## Begin Records shown
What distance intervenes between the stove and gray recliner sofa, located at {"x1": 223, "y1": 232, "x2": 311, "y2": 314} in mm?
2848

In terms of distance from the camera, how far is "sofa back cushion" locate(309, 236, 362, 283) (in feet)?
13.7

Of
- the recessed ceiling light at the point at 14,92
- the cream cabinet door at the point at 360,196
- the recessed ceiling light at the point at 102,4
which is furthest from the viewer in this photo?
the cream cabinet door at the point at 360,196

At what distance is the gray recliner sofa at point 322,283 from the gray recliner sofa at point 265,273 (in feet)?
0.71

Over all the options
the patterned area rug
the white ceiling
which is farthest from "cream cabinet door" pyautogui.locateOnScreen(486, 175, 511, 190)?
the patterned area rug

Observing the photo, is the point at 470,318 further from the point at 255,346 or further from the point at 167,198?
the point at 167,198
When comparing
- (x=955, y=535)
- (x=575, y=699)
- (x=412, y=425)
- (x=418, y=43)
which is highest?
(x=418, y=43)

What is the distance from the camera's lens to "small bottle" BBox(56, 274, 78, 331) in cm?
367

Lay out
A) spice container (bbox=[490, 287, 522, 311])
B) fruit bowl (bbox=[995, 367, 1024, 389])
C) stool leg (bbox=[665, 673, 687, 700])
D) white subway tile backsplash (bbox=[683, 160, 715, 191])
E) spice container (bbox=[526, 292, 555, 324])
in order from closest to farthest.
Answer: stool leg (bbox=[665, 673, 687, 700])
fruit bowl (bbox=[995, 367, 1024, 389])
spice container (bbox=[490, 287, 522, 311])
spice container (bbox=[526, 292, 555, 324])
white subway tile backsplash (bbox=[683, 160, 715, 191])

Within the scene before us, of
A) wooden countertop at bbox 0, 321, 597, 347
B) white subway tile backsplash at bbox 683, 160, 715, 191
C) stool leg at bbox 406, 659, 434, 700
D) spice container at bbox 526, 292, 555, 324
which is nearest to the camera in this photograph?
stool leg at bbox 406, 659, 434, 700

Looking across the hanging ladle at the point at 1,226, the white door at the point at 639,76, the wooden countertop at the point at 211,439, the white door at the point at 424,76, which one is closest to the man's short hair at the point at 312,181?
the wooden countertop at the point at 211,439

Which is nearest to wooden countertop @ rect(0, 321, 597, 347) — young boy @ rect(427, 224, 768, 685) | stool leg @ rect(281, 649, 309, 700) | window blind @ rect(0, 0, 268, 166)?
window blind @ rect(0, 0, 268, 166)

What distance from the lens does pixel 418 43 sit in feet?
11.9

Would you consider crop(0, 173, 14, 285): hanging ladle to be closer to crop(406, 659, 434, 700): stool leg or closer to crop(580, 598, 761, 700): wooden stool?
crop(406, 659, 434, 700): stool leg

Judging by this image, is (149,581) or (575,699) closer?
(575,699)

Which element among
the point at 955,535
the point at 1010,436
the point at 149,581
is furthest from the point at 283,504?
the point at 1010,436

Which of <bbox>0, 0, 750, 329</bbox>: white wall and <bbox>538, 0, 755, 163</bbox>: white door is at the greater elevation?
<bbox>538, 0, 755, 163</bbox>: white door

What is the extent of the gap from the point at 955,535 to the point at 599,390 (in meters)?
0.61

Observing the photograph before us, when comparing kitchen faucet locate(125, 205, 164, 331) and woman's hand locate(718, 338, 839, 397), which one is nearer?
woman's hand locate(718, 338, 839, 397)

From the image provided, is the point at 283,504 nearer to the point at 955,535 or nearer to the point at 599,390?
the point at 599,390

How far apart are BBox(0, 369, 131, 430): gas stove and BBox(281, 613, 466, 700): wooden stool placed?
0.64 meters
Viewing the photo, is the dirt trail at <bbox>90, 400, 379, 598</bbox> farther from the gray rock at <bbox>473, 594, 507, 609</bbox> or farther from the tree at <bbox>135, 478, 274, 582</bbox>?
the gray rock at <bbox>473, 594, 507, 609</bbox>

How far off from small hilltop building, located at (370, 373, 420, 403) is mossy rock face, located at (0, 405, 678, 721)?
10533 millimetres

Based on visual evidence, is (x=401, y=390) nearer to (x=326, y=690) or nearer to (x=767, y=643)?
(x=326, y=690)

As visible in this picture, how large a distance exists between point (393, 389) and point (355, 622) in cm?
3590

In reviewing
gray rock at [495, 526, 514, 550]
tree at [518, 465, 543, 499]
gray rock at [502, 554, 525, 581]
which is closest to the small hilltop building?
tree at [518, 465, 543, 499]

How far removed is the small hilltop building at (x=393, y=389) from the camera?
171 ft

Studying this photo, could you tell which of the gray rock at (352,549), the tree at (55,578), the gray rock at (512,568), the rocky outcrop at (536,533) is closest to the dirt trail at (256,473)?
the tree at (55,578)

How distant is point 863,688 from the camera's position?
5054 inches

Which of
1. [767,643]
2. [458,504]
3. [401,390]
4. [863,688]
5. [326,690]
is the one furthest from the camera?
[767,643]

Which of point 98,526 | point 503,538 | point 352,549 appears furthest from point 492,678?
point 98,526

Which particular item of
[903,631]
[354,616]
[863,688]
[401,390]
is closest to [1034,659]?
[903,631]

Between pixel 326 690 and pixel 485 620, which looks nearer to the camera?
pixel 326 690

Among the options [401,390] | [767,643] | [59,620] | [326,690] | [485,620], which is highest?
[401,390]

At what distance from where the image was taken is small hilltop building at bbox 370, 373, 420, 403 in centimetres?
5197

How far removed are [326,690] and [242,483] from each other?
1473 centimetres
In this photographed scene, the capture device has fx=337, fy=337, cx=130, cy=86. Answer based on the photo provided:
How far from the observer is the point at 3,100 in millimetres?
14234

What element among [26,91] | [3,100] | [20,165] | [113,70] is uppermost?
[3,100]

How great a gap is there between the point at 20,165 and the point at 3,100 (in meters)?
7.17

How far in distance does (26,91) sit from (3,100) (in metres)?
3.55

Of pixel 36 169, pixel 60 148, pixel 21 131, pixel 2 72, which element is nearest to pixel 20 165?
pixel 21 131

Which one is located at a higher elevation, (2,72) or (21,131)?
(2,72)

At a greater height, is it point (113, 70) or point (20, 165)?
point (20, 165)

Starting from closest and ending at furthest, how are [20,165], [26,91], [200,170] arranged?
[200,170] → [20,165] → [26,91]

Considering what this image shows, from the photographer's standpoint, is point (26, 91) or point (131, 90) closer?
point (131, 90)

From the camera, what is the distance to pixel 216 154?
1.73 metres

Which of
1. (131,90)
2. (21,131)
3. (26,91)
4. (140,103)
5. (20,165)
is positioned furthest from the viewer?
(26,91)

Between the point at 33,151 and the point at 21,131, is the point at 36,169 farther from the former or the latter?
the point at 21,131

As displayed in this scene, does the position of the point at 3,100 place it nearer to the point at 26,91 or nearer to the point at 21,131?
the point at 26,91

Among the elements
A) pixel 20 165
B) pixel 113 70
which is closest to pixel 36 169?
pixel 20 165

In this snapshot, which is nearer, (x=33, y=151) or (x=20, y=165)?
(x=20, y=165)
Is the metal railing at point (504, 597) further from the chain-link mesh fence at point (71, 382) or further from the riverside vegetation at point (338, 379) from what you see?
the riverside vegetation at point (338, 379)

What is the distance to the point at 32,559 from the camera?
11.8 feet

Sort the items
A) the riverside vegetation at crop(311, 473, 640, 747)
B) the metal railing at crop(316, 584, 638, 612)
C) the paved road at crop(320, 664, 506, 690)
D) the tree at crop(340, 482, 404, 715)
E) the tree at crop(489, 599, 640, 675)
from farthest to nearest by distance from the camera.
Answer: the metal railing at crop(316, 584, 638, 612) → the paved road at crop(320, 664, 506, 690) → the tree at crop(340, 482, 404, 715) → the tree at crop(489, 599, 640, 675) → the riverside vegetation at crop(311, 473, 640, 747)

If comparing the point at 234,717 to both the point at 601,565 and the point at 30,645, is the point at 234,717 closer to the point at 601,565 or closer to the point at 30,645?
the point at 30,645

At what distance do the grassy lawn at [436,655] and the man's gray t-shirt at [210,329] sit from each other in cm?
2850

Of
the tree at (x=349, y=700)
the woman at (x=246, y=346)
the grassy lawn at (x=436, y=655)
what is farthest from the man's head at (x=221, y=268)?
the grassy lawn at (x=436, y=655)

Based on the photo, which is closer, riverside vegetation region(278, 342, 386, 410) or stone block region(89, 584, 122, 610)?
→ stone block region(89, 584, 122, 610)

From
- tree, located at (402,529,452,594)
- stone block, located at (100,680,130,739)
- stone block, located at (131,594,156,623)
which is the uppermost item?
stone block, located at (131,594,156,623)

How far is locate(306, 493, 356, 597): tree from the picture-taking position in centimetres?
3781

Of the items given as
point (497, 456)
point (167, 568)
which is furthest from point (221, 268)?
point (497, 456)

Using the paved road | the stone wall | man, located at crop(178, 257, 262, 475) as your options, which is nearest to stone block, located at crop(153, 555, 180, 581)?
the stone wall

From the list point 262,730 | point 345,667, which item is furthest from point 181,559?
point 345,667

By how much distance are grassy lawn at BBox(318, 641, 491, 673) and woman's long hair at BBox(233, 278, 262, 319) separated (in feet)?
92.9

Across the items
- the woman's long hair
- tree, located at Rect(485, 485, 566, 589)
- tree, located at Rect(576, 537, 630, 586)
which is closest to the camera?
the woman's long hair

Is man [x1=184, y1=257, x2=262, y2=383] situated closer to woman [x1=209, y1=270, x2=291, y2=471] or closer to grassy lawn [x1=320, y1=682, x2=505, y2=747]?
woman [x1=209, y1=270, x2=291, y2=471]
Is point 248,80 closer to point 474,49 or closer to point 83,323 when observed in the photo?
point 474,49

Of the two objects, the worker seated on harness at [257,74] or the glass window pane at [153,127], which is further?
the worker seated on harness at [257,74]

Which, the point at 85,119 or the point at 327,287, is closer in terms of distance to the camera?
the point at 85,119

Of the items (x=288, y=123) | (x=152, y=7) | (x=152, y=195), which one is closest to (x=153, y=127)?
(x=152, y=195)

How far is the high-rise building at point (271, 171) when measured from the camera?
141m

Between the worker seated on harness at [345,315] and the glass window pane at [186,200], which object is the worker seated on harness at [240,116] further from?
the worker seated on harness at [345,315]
## End Records shown
What to do: Repeat exactly, and only, the lines from the one containing "Which, the point" through the end of the material.

Output below:
Which, the point at 85,119 or the point at 327,287, is closer in terms of distance to the camera?
the point at 85,119

Of the items (x=288, y=123) | (x=152, y=7) | (x=152, y=195), which one is closest to (x=153, y=127)?
(x=152, y=195)

How far is the high-rise building at point (271, 171) when measured from the camera?
141m

Between the worker seated on harness at [345,315] and the glass window pane at [186,200], which object is the worker seated on harness at [240,116] further from?
the worker seated on harness at [345,315]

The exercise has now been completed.